Four times he came so close to saying the unthinkable.


"I don't age. I regenerate. But humans decay. You wither and you die. Imagine watching that happen to someone you..."

The First Time: He never meant to hint that he cared more deeply for her than he should. He couldn't let himself fall, because everyone he ever traveled with had to leave at sometime. As much as he wished, there was no way she was an exception to that rule.


"If we get back in touch—if you talk to Rose, tell her… tell her… oh she knows…"

The Second Time: He was vulnerable. Death and Satan and discovery were waiting for him, and he thought he would never see her again. His beautiful, strong, pink-and-yellow Rose would be stuck on that planet alone. In that split second, he decided he wasn't ready to die. He wouldn't leave her up there with no escape route and no way home and he couldn't possibly leave someone else to deliver his message. He would fight his way back to her so that he could tell her himself. Then, he let go and plunged into the unknown with new-found strength.


"And I suppose, if it's my last chance to say it: Rose Tyler…"

The Third Time: He was saving her. Repeating that in his head was the only thing stopping him from bursting two universes open at the seams just to be able to touch her one last time. He was letting her go, because a Rose Tyler that he could never see again was better than a dead Rose Tyler. He knew that this was the end of their adventures.
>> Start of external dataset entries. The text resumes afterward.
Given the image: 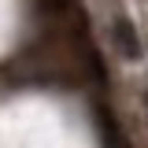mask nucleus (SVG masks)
<instances>
[{"label": "nucleus", "mask_w": 148, "mask_h": 148, "mask_svg": "<svg viewBox=\"0 0 148 148\" xmlns=\"http://www.w3.org/2000/svg\"><path fill=\"white\" fill-rule=\"evenodd\" d=\"M145 108H148V100H145Z\"/></svg>", "instance_id": "obj_2"}, {"label": "nucleus", "mask_w": 148, "mask_h": 148, "mask_svg": "<svg viewBox=\"0 0 148 148\" xmlns=\"http://www.w3.org/2000/svg\"><path fill=\"white\" fill-rule=\"evenodd\" d=\"M111 37H115V52L122 56V59H141V37H137V30H133V22L122 15H115V22H111Z\"/></svg>", "instance_id": "obj_1"}]
</instances>
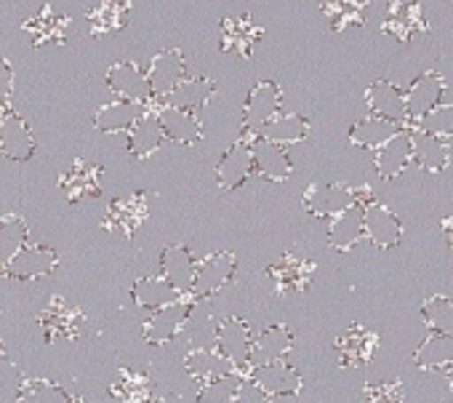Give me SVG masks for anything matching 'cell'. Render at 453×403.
<instances>
[{
  "label": "cell",
  "instance_id": "f546056e",
  "mask_svg": "<svg viewBox=\"0 0 453 403\" xmlns=\"http://www.w3.org/2000/svg\"><path fill=\"white\" fill-rule=\"evenodd\" d=\"M128 14H131V4H126V0H102V4H96V6L86 14L88 33H91L94 38L118 33V30L126 27Z\"/></svg>",
  "mask_w": 453,
  "mask_h": 403
},
{
  "label": "cell",
  "instance_id": "816d5d0a",
  "mask_svg": "<svg viewBox=\"0 0 453 403\" xmlns=\"http://www.w3.org/2000/svg\"><path fill=\"white\" fill-rule=\"evenodd\" d=\"M4 355H6V345H4V342H0V358H4Z\"/></svg>",
  "mask_w": 453,
  "mask_h": 403
},
{
  "label": "cell",
  "instance_id": "d590c367",
  "mask_svg": "<svg viewBox=\"0 0 453 403\" xmlns=\"http://www.w3.org/2000/svg\"><path fill=\"white\" fill-rule=\"evenodd\" d=\"M163 128L157 120V112H144L128 131V152L134 158H147L152 155L160 144H163Z\"/></svg>",
  "mask_w": 453,
  "mask_h": 403
},
{
  "label": "cell",
  "instance_id": "c3c4849f",
  "mask_svg": "<svg viewBox=\"0 0 453 403\" xmlns=\"http://www.w3.org/2000/svg\"><path fill=\"white\" fill-rule=\"evenodd\" d=\"M233 403H270V398L254 384V382H243L241 384V390H238V395H235V400Z\"/></svg>",
  "mask_w": 453,
  "mask_h": 403
},
{
  "label": "cell",
  "instance_id": "b9f144b4",
  "mask_svg": "<svg viewBox=\"0 0 453 403\" xmlns=\"http://www.w3.org/2000/svg\"><path fill=\"white\" fill-rule=\"evenodd\" d=\"M421 318L432 329V334L453 337V299L445 294H434L421 305Z\"/></svg>",
  "mask_w": 453,
  "mask_h": 403
},
{
  "label": "cell",
  "instance_id": "277c9868",
  "mask_svg": "<svg viewBox=\"0 0 453 403\" xmlns=\"http://www.w3.org/2000/svg\"><path fill=\"white\" fill-rule=\"evenodd\" d=\"M283 107V89L275 81H259L243 105V131L257 136Z\"/></svg>",
  "mask_w": 453,
  "mask_h": 403
},
{
  "label": "cell",
  "instance_id": "60d3db41",
  "mask_svg": "<svg viewBox=\"0 0 453 403\" xmlns=\"http://www.w3.org/2000/svg\"><path fill=\"white\" fill-rule=\"evenodd\" d=\"M19 403H73V398L57 382L30 376L19 382Z\"/></svg>",
  "mask_w": 453,
  "mask_h": 403
},
{
  "label": "cell",
  "instance_id": "1f68e13d",
  "mask_svg": "<svg viewBox=\"0 0 453 403\" xmlns=\"http://www.w3.org/2000/svg\"><path fill=\"white\" fill-rule=\"evenodd\" d=\"M310 134V120L299 112H280L275 115L257 136L265 139V142H273L278 147H286V144H296L302 139H307Z\"/></svg>",
  "mask_w": 453,
  "mask_h": 403
},
{
  "label": "cell",
  "instance_id": "836d02e7",
  "mask_svg": "<svg viewBox=\"0 0 453 403\" xmlns=\"http://www.w3.org/2000/svg\"><path fill=\"white\" fill-rule=\"evenodd\" d=\"M213 91H216L213 81H208V78H203V75H197V78H184V81L171 91V97H168L163 105L195 115V110H203V107L208 105V99L213 97Z\"/></svg>",
  "mask_w": 453,
  "mask_h": 403
},
{
  "label": "cell",
  "instance_id": "8fae6325",
  "mask_svg": "<svg viewBox=\"0 0 453 403\" xmlns=\"http://www.w3.org/2000/svg\"><path fill=\"white\" fill-rule=\"evenodd\" d=\"M107 86L112 89V94L120 102H131V105H142V107H147L152 102L147 75L134 62H118V65H112L107 70Z\"/></svg>",
  "mask_w": 453,
  "mask_h": 403
},
{
  "label": "cell",
  "instance_id": "d6a6232c",
  "mask_svg": "<svg viewBox=\"0 0 453 403\" xmlns=\"http://www.w3.org/2000/svg\"><path fill=\"white\" fill-rule=\"evenodd\" d=\"M25 33L33 38L35 46H46V43H62L67 38L70 30V17L57 14L54 9H41L38 14H33L25 25Z\"/></svg>",
  "mask_w": 453,
  "mask_h": 403
},
{
  "label": "cell",
  "instance_id": "ac0fdd59",
  "mask_svg": "<svg viewBox=\"0 0 453 403\" xmlns=\"http://www.w3.org/2000/svg\"><path fill=\"white\" fill-rule=\"evenodd\" d=\"M195 267H197V262L184 244H171L160 254V278L179 294H189Z\"/></svg>",
  "mask_w": 453,
  "mask_h": 403
},
{
  "label": "cell",
  "instance_id": "cb8c5ba5",
  "mask_svg": "<svg viewBox=\"0 0 453 403\" xmlns=\"http://www.w3.org/2000/svg\"><path fill=\"white\" fill-rule=\"evenodd\" d=\"M262 41V27L251 19V14H241L238 19L221 22V49L238 51L241 57H251L254 46Z\"/></svg>",
  "mask_w": 453,
  "mask_h": 403
},
{
  "label": "cell",
  "instance_id": "f907efd6",
  "mask_svg": "<svg viewBox=\"0 0 453 403\" xmlns=\"http://www.w3.org/2000/svg\"><path fill=\"white\" fill-rule=\"evenodd\" d=\"M445 376H448V384H450V390H453V363L445 368Z\"/></svg>",
  "mask_w": 453,
  "mask_h": 403
},
{
  "label": "cell",
  "instance_id": "ba28073f",
  "mask_svg": "<svg viewBox=\"0 0 453 403\" xmlns=\"http://www.w3.org/2000/svg\"><path fill=\"white\" fill-rule=\"evenodd\" d=\"M35 136L27 126V120L22 115H17L14 110H0V150L9 160L25 163L35 155Z\"/></svg>",
  "mask_w": 453,
  "mask_h": 403
},
{
  "label": "cell",
  "instance_id": "d4e9b609",
  "mask_svg": "<svg viewBox=\"0 0 453 403\" xmlns=\"http://www.w3.org/2000/svg\"><path fill=\"white\" fill-rule=\"evenodd\" d=\"M363 238H365V230H363V204L349 206L347 212L334 217L331 225H328V246L342 252V254L352 252Z\"/></svg>",
  "mask_w": 453,
  "mask_h": 403
},
{
  "label": "cell",
  "instance_id": "74e56055",
  "mask_svg": "<svg viewBox=\"0 0 453 403\" xmlns=\"http://www.w3.org/2000/svg\"><path fill=\"white\" fill-rule=\"evenodd\" d=\"M397 131H403V128H397V126H392V123H387V120H379V118H373V115H365V118H360V120H355L352 123V128H349V142L355 144V147H363V150H379V147H384Z\"/></svg>",
  "mask_w": 453,
  "mask_h": 403
},
{
  "label": "cell",
  "instance_id": "7402d4cb",
  "mask_svg": "<svg viewBox=\"0 0 453 403\" xmlns=\"http://www.w3.org/2000/svg\"><path fill=\"white\" fill-rule=\"evenodd\" d=\"M373 163H376V174L381 179H395L400 176L411 163H413V147H411V131L403 128L397 131L384 147H379L373 152Z\"/></svg>",
  "mask_w": 453,
  "mask_h": 403
},
{
  "label": "cell",
  "instance_id": "7c38bea8",
  "mask_svg": "<svg viewBox=\"0 0 453 403\" xmlns=\"http://www.w3.org/2000/svg\"><path fill=\"white\" fill-rule=\"evenodd\" d=\"M189 315H192V299L189 297H181L176 305H168V307L152 313L144 321V329H142L144 331V339L150 345H165V342H171L184 329V323L189 321Z\"/></svg>",
  "mask_w": 453,
  "mask_h": 403
},
{
  "label": "cell",
  "instance_id": "9c48e42d",
  "mask_svg": "<svg viewBox=\"0 0 453 403\" xmlns=\"http://www.w3.org/2000/svg\"><path fill=\"white\" fill-rule=\"evenodd\" d=\"M363 230H365V238L381 252L395 249L403 241L400 217L392 209L376 204V200H371V204L363 206Z\"/></svg>",
  "mask_w": 453,
  "mask_h": 403
},
{
  "label": "cell",
  "instance_id": "8d00e7d4",
  "mask_svg": "<svg viewBox=\"0 0 453 403\" xmlns=\"http://www.w3.org/2000/svg\"><path fill=\"white\" fill-rule=\"evenodd\" d=\"M413 363L421 371H445L453 363V337L429 334L413 353Z\"/></svg>",
  "mask_w": 453,
  "mask_h": 403
},
{
  "label": "cell",
  "instance_id": "2e32d148",
  "mask_svg": "<svg viewBox=\"0 0 453 403\" xmlns=\"http://www.w3.org/2000/svg\"><path fill=\"white\" fill-rule=\"evenodd\" d=\"M147 212H150V206H147V195L144 192L115 198L112 204H110V209H107L104 228L131 238L136 233V228L147 220Z\"/></svg>",
  "mask_w": 453,
  "mask_h": 403
},
{
  "label": "cell",
  "instance_id": "681fc988",
  "mask_svg": "<svg viewBox=\"0 0 453 403\" xmlns=\"http://www.w3.org/2000/svg\"><path fill=\"white\" fill-rule=\"evenodd\" d=\"M440 230H442V236H445V241H448V246L453 249V212L440 222Z\"/></svg>",
  "mask_w": 453,
  "mask_h": 403
},
{
  "label": "cell",
  "instance_id": "83f0119b",
  "mask_svg": "<svg viewBox=\"0 0 453 403\" xmlns=\"http://www.w3.org/2000/svg\"><path fill=\"white\" fill-rule=\"evenodd\" d=\"M131 299H134L136 307L150 310V313H157V310H163V307H168V305H176V302L181 299V294L173 291L160 275H157V278H155V275H144V278L134 281V286H131Z\"/></svg>",
  "mask_w": 453,
  "mask_h": 403
},
{
  "label": "cell",
  "instance_id": "ffe728a7",
  "mask_svg": "<svg viewBox=\"0 0 453 403\" xmlns=\"http://www.w3.org/2000/svg\"><path fill=\"white\" fill-rule=\"evenodd\" d=\"M379 347V337L365 329V326H349L347 331L339 334L336 339V353H339V363L344 368H357V366H365L373 353Z\"/></svg>",
  "mask_w": 453,
  "mask_h": 403
},
{
  "label": "cell",
  "instance_id": "7a4b0ae2",
  "mask_svg": "<svg viewBox=\"0 0 453 403\" xmlns=\"http://www.w3.org/2000/svg\"><path fill=\"white\" fill-rule=\"evenodd\" d=\"M235 270H238V257L233 252L208 254L195 267V278H192V286H189V297L192 299H208V297L219 294L226 283L233 281Z\"/></svg>",
  "mask_w": 453,
  "mask_h": 403
},
{
  "label": "cell",
  "instance_id": "ab89813d",
  "mask_svg": "<svg viewBox=\"0 0 453 403\" xmlns=\"http://www.w3.org/2000/svg\"><path fill=\"white\" fill-rule=\"evenodd\" d=\"M30 228L19 214H6L0 220V265L14 260L27 246Z\"/></svg>",
  "mask_w": 453,
  "mask_h": 403
},
{
  "label": "cell",
  "instance_id": "7bdbcfd3",
  "mask_svg": "<svg viewBox=\"0 0 453 403\" xmlns=\"http://www.w3.org/2000/svg\"><path fill=\"white\" fill-rule=\"evenodd\" d=\"M246 379H249L246 374L235 371V374L219 376L213 382H205L197 392V403H233Z\"/></svg>",
  "mask_w": 453,
  "mask_h": 403
},
{
  "label": "cell",
  "instance_id": "44dd1931",
  "mask_svg": "<svg viewBox=\"0 0 453 403\" xmlns=\"http://www.w3.org/2000/svg\"><path fill=\"white\" fill-rule=\"evenodd\" d=\"M249 382H254L267 398H273V395H296L302 390V374L286 360L251 368Z\"/></svg>",
  "mask_w": 453,
  "mask_h": 403
},
{
  "label": "cell",
  "instance_id": "f6af8a7d",
  "mask_svg": "<svg viewBox=\"0 0 453 403\" xmlns=\"http://www.w3.org/2000/svg\"><path fill=\"white\" fill-rule=\"evenodd\" d=\"M320 9L328 17L334 30H344V27H352V25L360 27L363 25V6H357V4H347V0H342V4H323Z\"/></svg>",
  "mask_w": 453,
  "mask_h": 403
},
{
  "label": "cell",
  "instance_id": "5b68a950",
  "mask_svg": "<svg viewBox=\"0 0 453 403\" xmlns=\"http://www.w3.org/2000/svg\"><path fill=\"white\" fill-rule=\"evenodd\" d=\"M365 105L373 118L387 120L397 128H411V118L405 110V91L400 86H395L392 81H387V78L373 81L365 89Z\"/></svg>",
  "mask_w": 453,
  "mask_h": 403
},
{
  "label": "cell",
  "instance_id": "5bb4252c",
  "mask_svg": "<svg viewBox=\"0 0 453 403\" xmlns=\"http://www.w3.org/2000/svg\"><path fill=\"white\" fill-rule=\"evenodd\" d=\"M442 91H445V78L434 70H426L418 78H413V83L405 89V110H408L411 123L432 112L440 105Z\"/></svg>",
  "mask_w": 453,
  "mask_h": 403
},
{
  "label": "cell",
  "instance_id": "4316f807",
  "mask_svg": "<svg viewBox=\"0 0 453 403\" xmlns=\"http://www.w3.org/2000/svg\"><path fill=\"white\" fill-rule=\"evenodd\" d=\"M411 147H413V163L429 174H440L450 163V144L445 139L411 131Z\"/></svg>",
  "mask_w": 453,
  "mask_h": 403
},
{
  "label": "cell",
  "instance_id": "e575fe53",
  "mask_svg": "<svg viewBox=\"0 0 453 403\" xmlns=\"http://www.w3.org/2000/svg\"><path fill=\"white\" fill-rule=\"evenodd\" d=\"M184 368L192 379L197 382H213L219 376H226V374H235V368L226 363L213 347H195L192 353H187L184 358Z\"/></svg>",
  "mask_w": 453,
  "mask_h": 403
},
{
  "label": "cell",
  "instance_id": "f5cc1de1",
  "mask_svg": "<svg viewBox=\"0 0 453 403\" xmlns=\"http://www.w3.org/2000/svg\"><path fill=\"white\" fill-rule=\"evenodd\" d=\"M75 403H81V400H75Z\"/></svg>",
  "mask_w": 453,
  "mask_h": 403
},
{
  "label": "cell",
  "instance_id": "8992f818",
  "mask_svg": "<svg viewBox=\"0 0 453 403\" xmlns=\"http://www.w3.org/2000/svg\"><path fill=\"white\" fill-rule=\"evenodd\" d=\"M150 83L152 99H168L171 91L187 78V62L179 49H163L160 54L152 57L150 70L144 73Z\"/></svg>",
  "mask_w": 453,
  "mask_h": 403
},
{
  "label": "cell",
  "instance_id": "4dcf8cb0",
  "mask_svg": "<svg viewBox=\"0 0 453 403\" xmlns=\"http://www.w3.org/2000/svg\"><path fill=\"white\" fill-rule=\"evenodd\" d=\"M424 30H426V25L421 19V6L418 4H392L389 6L387 22H384L387 35H392V38H397L403 43H411Z\"/></svg>",
  "mask_w": 453,
  "mask_h": 403
},
{
  "label": "cell",
  "instance_id": "3957f363",
  "mask_svg": "<svg viewBox=\"0 0 453 403\" xmlns=\"http://www.w3.org/2000/svg\"><path fill=\"white\" fill-rule=\"evenodd\" d=\"M355 204H360L355 187L342 184V182H328V184L315 182V184H310L304 190V198H302L304 212L312 214V217H320V220L323 217L334 220V217H339L342 212H347Z\"/></svg>",
  "mask_w": 453,
  "mask_h": 403
},
{
  "label": "cell",
  "instance_id": "e0dca14e",
  "mask_svg": "<svg viewBox=\"0 0 453 403\" xmlns=\"http://www.w3.org/2000/svg\"><path fill=\"white\" fill-rule=\"evenodd\" d=\"M294 347V334L283 323L267 326L254 342H251V355H249V368L280 363Z\"/></svg>",
  "mask_w": 453,
  "mask_h": 403
},
{
  "label": "cell",
  "instance_id": "f1b7e54d",
  "mask_svg": "<svg viewBox=\"0 0 453 403\" xmlns=\"http://www.w3.org/2000/svg\"><path fill=\"white\" fill-rule=\"evenodd\" d=\"M147 112V107L142 105H131V102H104L96 107L94 112V126L104 134H118V131H131V126Z\"/></svg>",
  "mask_w": 453,
  "mask_h": 403
},
{
  "label": "cell",
  "instance_id": "bcb514c9",
  "mask_svg": "<svg viewBox=\"0 0 453 403\" xmlns=\"http://www.w3.org/2000/svg\"><path fill=\"white\" fill-rule=\"evenodd\" d=\"M363 403H403V384L400 382H379L368 384Z\"/></svg>",
  "mask_w": 453,
  "mask_h": 403
},
{
  "label": "cell",
  "instance_id": "6da1fadb",
  "mask_svg": "<svg viewBox=\"0 0 453 403\" xmlns=\"http://www.w3.org/2000/svg\"><path fill=\"white\" fill-rule=\"evenodd\" d=\"M213 342H216V353L230 363L235 371L241 374H249V355H251V326L238 318V315H230L224 318L219 326H216V334H213Z\"/></svg>",
  "mask_w": 453,
  "mask_h": 403
},
{
  "label": "cell",
  "instance_id": "d6986e66",
  "mask_svg": "<svg viewBox=\"0 0 453 403\" xmlns=\"http://www.w3.org/2000/svg\"><path fill=\"white\" fill-rule=\"evenodd\" d=\"M59 187L70 204H78L83 198H99L102 192V166L78 158L70 171L62 174Z\"/></svg>",
  "mask_w": 453,
  "mask_h": 403
},
{
  "label": "cell",
  "instance_id": "603a6c76",
  "mask_svg": "<svg viewBox=\"0 0 453 403\" xmlns=\"http://www.w3.org/2000/svg\"><path fill=\"white\" fill-rule=\"evenodd\" d=\"M251 155H254V171L262 179L270 182H286L294 174V163L286 152V147H278L273 142H265L259 136H254L251 142Z\"/></svg>",
  "mask_w": 453,
  "mask_h": 403
},
{
  "label": "cell",
  "instance_id": "ee69618b",
  "mask_svg": "<svg viewBox=\"0 0 453 403\" xmlns=\"http://www.w3.org/2000/svg\"><path fill=\"white\" fill-rule=\"evenodd\" d=\"M408 131H421L437 139H450L453 136V105H437L432 112H426L424 118H418L416 123H411Z\"/></svg>",
  "mask_w": 453,
  "mask_h": 403
},
{
  "label": "cell",
  "instance_id": "30bf717a",
  "mask_svg": "<svg viewBox=\"0 0 453 403\" xmlns=\"http://www.w3.org/2000/svg\"><path fill=\"white\" fill-rule=\"evenodd\" d=\"M59 265V254L49 246H25L14 260H9L0 273L14 281H35L43 275H51Z\"/></svg>",
  "mask_w": 453,
  "mask_h": 403
},
{
  "label": "cell",
  "instance_id": "9a60e30c",
  "mask_svg": "<svg viewBox=\"0 0 453 403\" xmlns=\"http://www.w3.org/2000/svg\"><path fill=\"white\" fill-rule=\"evenodd\" d=\"M267 275L275 281V289H278L280 294H299V291H304V289L312 283V278H315V265H312L310 260H304V257L283 254V257H278V260L270 265Z\"/></svg>",
  "mask_w": 453,
  "mask_h": 403
},
{
  "label": "cell",
  "instance_id": "52a82bcc",
  "mask_svg": "<svg viewBox=\"0 0 453 403\" xmlns=\"http://www.w3.org/2000/svg\"><path fill=\"white\" fill-rule=\"evenodd\" d=\"M251 134H243L235 144H230L216 163V182L221 190H238L254 174V155H251Z\"/></svg>",
  "mask_w": 453,
  "mask_h": 403
},
{
  "label": "cell",
  "instance_id": "484cf974",
  "mask_svg": "<svg viewBox=\"0 0 453 403\" xmlns=\"http://www.w3.org/2000/svg\"><path fill=\"white\" fill-rule=\"evenodd\" d=\"M157 120H160L163 136L176 142V144H195V142L203 139V126H200L197 115H192V112L160 105L157 107Z\"/></svg>",
  "mask_w": 453,
  "mask_h": 403
},
{
  "label": "cell",
  "instance_id": "f35d334b",
  "mask_svg": "<svg viewBox=\"0 0 453 403\" xmlns=\"http://www.w3.org/2000/svg\"><path fill=\"white\" fill-rule=\"evenodd\" d=\"M110 395L120 403H150L152 400V382L142 371L120 368L110 384Z\"/></svg>",
  "mask_w": 453,
  "mask_h": 403
},
{
  "label": "cell",
  "instance_id": "4fadbf2b",
  "mask_svg": "<svg viewBox=\"0 0 453 403\" xmlns=\"http://www.w3.org/2000/svg\"><path fill=\"white\" fill-rule=\"evenodd\" d=\"M83 313L78 307H73L67 299L54 297L49 302V307L41 313V326H43V337L46 342H57V339H75L83 329Z\"/></svg>",
  "mask_w": 453,
  "mask_h": 403
},
{
  "label": "cell",
  "instance_id": "7dc6e473",
  "mask_svg": "<svg viewBox=\"0 0 453 403\" xmlns=\"http://www.w3.org/2000/svg\"><path fill=\"white\" fill-rule=\"evenodd\" d=\"M12 94H14V70H12L9 59L0 57V110H6Z\"/></svg>",
  "mask_w": 453,
  "mask_h": 403
}]
</instances>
This was the end of them.

Their limited time was ticking as they stood so close, but so far apart, on Bad Wolf Bay. She was sobbing, and he was fighting to keep control. Then, she said they one thing that he thought no one would ever be capable of… she said she loved him. After all the devastation that he caused— the genocide that he felt even now weighing on his shoulders— he wondered, "How?" He couldn't possibly let her see his inner turmoil, so he hid it under clever remarks.

"Quite right, too."

He pauses before murmuring her name, and the connection breaks before he can finish his sentence. He's back in his time machine, alone… again.


"Does it need saying?"

The Fourth Time: She was back, breathing, and in a universe where she no longer belonged, but she was there with him. He was beyond ecstatic and only slightly worried about the impending collapse of the cosmos.

Then, out of nowhere, a duplicate of himself is running around with Donna's loud attitude and a timelord's knowledge of time and space— his knowledge of time and space to be exact. A deadly mix to begin with all crammed into a human body.

Flash-forward, and he found himself standing on Bad Wolf Bay— that god-awful, ironic place— again, with memories flowing back into both his head and his double's. Instinctively, they both inched closer to the woman they thought they lost. He knew he couldn't stay and the duplicate must have been able to see the surrender written across his face. Rose was aggravated and seething, looking for answers to questions that he couldn't bring himself to acknowledge.

He could tell that she needed the reassurance of his response to that sentence long left unfinished, but she didn't understand how hard this was for him. If he had said the words that still haunted him, he never would have been able to walk away from than beach willingly. He would have ripped the universe apart looking for a way to stay, but his rational side knew it was impossible.

So, he left the task to the meta-crisis. He watched as the words taunting him were whispered into her ear. He stood by silently as acceptance and joy flittered across her face.

He left the beach that day not because he was forced to, but because he knew that it was right. He let her go… left her with a part of him that could love her until it died a normal human death. He left with his words still unsaid.


He was dying, plain and simple, but there she was… backing two-thousand five, before all their adventures began— before he even had this face. There she was all pink-and-yellow and barely nineteen, an entire lifetime ago, when she was just a shop girl. He knew her inside and out. He knew everything that she would be, but this version of her didn't know him yet. He settled for a light conversation, it was New Years after all. And then after promising her a spectacular year, he let her go one last time, because she was the girl who slipped so easily in and out of his life. He loved her anyway.